Lay out the lines of the data between the line containing "What amount of" and the line containing "Result: 834 millimetres", inclusive, as a numbered list. Leave out any blank lines.

***** Information supplied

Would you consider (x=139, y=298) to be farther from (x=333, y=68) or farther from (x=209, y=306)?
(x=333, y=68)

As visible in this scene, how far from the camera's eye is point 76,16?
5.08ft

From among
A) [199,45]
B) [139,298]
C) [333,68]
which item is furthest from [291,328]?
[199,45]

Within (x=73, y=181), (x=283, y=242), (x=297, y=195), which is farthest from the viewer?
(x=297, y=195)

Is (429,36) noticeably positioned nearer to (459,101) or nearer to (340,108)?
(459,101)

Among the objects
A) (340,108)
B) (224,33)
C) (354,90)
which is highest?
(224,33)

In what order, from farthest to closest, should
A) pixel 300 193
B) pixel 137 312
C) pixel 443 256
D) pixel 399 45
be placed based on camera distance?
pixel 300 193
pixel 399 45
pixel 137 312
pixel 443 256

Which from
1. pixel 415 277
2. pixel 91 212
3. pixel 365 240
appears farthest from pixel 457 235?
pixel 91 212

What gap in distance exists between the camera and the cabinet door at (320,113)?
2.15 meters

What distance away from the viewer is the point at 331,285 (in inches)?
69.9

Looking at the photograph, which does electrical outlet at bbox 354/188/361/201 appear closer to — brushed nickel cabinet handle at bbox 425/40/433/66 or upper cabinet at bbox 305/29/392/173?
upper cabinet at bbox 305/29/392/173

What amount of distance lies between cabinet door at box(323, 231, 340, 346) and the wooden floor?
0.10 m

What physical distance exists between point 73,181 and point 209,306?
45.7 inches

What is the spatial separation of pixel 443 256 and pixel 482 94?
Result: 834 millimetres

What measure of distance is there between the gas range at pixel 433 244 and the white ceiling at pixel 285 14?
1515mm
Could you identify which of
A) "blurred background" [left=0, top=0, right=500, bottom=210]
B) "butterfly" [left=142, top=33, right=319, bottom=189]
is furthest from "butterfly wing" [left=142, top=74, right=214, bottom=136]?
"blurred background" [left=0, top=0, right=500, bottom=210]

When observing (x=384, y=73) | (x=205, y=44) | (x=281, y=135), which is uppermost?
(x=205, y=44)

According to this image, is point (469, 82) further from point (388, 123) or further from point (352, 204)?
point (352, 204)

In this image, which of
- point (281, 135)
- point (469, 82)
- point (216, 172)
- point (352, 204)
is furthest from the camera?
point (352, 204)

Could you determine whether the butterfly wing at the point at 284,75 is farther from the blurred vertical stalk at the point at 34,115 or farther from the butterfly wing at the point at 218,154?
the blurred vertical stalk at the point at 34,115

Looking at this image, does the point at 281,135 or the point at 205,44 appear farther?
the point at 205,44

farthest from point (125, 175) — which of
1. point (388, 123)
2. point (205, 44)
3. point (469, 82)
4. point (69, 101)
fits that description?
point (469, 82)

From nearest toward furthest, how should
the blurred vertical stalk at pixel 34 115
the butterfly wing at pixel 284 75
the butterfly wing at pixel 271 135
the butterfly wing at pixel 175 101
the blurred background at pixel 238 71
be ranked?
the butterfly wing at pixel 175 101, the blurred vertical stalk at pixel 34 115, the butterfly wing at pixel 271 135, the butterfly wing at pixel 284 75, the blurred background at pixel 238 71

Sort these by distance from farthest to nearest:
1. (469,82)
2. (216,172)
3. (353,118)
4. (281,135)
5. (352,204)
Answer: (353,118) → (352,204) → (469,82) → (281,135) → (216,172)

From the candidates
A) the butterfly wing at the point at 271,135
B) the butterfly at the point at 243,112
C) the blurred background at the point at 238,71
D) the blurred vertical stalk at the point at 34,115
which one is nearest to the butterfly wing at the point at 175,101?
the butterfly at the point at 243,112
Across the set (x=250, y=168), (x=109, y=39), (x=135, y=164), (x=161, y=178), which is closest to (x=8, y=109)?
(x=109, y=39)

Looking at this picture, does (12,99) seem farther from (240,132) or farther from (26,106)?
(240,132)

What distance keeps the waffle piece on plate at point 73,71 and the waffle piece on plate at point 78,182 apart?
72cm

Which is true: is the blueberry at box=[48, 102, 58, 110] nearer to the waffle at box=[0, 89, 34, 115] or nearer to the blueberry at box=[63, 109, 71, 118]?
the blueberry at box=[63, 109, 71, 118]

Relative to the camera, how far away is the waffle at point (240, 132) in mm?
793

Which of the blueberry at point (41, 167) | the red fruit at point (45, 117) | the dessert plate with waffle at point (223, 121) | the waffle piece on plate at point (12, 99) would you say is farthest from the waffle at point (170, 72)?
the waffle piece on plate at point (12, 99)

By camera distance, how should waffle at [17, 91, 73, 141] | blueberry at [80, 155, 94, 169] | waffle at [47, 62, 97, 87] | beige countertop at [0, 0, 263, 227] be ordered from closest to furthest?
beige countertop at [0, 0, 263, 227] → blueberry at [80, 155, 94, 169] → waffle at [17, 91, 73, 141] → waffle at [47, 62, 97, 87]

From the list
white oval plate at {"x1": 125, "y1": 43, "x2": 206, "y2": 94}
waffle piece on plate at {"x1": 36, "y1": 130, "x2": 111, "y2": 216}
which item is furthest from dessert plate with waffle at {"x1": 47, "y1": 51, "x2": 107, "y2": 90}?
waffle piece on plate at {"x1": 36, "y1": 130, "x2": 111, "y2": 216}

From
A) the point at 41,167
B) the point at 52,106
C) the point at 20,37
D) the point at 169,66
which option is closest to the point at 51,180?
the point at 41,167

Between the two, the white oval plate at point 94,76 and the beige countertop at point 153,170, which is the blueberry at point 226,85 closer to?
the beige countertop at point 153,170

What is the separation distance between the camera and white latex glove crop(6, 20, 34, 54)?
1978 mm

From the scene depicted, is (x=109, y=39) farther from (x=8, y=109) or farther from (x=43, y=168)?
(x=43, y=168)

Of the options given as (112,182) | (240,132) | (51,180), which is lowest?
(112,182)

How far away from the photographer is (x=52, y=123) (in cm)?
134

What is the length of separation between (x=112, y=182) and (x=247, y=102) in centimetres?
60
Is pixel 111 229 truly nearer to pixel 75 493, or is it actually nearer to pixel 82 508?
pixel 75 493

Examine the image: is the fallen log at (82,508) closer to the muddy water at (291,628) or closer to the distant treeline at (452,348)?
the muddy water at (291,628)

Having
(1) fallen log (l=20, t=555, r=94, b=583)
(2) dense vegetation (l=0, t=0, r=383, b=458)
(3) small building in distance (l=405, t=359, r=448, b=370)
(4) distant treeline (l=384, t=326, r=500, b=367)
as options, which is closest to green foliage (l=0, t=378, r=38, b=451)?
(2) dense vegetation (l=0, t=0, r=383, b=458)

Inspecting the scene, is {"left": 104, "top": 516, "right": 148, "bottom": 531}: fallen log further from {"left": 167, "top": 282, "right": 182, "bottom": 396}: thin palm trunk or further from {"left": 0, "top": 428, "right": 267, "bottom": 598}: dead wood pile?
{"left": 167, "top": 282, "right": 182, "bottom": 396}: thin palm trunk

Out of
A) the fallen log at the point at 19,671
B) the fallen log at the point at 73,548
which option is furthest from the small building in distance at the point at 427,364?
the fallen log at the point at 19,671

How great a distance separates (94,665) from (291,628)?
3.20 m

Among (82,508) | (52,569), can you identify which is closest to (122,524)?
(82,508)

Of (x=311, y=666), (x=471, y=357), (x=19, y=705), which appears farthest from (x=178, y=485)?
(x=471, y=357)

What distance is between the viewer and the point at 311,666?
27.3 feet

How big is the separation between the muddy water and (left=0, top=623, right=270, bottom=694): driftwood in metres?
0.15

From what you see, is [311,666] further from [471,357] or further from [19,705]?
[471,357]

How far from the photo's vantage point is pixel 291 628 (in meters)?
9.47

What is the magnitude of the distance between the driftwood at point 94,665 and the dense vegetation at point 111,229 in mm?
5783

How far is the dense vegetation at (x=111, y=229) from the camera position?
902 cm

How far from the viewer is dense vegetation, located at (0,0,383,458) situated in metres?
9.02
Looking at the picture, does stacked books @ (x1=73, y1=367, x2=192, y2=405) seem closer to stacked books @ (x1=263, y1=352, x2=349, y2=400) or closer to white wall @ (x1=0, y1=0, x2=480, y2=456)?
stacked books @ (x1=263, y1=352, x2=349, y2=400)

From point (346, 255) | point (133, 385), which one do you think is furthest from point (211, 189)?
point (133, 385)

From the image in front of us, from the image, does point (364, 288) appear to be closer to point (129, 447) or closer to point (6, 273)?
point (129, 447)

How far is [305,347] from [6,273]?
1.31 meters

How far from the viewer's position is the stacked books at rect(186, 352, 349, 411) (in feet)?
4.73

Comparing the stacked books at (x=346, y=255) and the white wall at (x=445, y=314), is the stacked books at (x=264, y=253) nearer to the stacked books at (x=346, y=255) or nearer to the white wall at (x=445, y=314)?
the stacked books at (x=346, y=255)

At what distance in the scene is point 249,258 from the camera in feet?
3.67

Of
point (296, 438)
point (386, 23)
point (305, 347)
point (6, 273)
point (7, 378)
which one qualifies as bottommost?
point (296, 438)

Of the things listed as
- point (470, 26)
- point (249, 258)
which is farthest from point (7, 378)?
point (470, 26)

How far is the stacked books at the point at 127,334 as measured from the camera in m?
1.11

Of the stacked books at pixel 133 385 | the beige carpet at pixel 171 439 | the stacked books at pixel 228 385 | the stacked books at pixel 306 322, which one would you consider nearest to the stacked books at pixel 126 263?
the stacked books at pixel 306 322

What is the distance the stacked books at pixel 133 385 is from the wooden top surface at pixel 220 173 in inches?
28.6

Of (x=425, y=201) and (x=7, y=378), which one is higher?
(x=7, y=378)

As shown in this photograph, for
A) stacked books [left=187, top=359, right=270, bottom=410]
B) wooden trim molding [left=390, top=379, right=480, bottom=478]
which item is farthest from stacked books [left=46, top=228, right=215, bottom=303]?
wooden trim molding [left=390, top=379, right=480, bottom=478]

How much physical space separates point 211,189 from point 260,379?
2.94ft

**********

Expected output:
1. What amount of distance lies between cabinet door at box(323, 231, 340, 346) and the wooden floor?
2. 0.10 m
3. What physical distance exists between point 73,181 and point 209,306?
4. 45.7 inches
5. What is the spatial separation of pixel 443 256 and pixel 482 94?
6. Result: 834 millimetres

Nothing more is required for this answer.